**PROMPT:**
Lay out the items from the line containing "Considering the objects" through the end of the items, inclusive, as a two-column CSV with the header columns item and answer. Give one row per item, enclose each field in double quotes, and replace any line breaks with spaces.

══ INPUT FOR THIS TASK ══

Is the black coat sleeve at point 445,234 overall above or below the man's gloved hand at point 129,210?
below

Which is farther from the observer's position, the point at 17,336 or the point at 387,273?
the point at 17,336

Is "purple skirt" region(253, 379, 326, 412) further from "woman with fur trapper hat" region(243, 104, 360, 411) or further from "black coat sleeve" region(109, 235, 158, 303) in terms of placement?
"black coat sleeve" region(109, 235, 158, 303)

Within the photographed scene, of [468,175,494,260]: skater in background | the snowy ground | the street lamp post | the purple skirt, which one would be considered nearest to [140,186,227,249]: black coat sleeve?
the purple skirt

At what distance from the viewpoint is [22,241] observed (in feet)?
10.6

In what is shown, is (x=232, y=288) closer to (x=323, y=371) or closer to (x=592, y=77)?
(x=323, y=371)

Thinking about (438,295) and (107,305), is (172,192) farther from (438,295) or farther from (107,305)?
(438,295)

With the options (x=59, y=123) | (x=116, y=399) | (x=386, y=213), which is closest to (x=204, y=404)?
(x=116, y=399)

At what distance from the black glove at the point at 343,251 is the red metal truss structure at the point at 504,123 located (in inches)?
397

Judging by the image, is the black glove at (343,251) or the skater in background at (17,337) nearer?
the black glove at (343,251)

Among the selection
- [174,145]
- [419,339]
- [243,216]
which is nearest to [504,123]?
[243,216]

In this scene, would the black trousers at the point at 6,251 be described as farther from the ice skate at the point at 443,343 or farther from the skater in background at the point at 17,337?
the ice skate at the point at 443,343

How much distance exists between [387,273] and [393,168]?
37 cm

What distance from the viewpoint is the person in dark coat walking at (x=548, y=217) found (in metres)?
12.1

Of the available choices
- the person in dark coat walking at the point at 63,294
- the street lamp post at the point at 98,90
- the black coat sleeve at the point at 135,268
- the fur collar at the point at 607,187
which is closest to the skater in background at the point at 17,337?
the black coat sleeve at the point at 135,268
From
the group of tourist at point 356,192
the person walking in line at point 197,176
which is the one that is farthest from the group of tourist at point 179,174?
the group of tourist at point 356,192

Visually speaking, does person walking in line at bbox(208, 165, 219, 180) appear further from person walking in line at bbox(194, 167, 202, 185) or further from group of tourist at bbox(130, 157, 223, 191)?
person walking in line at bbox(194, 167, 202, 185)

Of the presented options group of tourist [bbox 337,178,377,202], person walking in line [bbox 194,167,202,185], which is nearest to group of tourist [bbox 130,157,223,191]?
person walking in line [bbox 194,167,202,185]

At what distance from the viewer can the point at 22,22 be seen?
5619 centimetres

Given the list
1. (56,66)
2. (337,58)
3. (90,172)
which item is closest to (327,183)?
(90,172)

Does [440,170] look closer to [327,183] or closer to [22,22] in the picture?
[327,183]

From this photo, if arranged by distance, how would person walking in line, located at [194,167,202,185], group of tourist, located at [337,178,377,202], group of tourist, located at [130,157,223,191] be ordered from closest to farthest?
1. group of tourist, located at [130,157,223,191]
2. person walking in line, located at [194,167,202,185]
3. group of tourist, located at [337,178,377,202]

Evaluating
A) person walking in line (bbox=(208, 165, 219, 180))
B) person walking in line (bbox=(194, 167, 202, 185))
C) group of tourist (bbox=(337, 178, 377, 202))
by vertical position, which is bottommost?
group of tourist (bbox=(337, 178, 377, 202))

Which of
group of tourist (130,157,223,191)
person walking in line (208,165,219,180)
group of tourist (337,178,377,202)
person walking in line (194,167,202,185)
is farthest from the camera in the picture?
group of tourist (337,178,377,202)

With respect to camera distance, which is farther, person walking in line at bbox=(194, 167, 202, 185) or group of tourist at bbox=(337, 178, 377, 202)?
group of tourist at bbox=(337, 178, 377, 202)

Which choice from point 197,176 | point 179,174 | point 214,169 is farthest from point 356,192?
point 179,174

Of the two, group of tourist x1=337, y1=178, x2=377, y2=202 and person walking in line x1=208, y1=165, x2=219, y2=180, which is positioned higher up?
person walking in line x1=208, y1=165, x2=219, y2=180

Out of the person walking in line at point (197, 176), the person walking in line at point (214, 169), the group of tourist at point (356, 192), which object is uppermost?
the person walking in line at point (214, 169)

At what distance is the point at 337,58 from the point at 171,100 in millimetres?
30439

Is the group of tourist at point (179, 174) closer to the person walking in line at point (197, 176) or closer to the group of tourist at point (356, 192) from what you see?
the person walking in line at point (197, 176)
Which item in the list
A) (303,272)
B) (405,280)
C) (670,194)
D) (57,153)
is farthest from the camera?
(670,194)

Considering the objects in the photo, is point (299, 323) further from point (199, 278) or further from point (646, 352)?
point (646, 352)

═══

**REPLY TO THE TASK:**
item,answer
"Considering the objects in the photo, is point (299, 323) further from point (199, 278) or further from point (646, 352)?","point (646, 352)"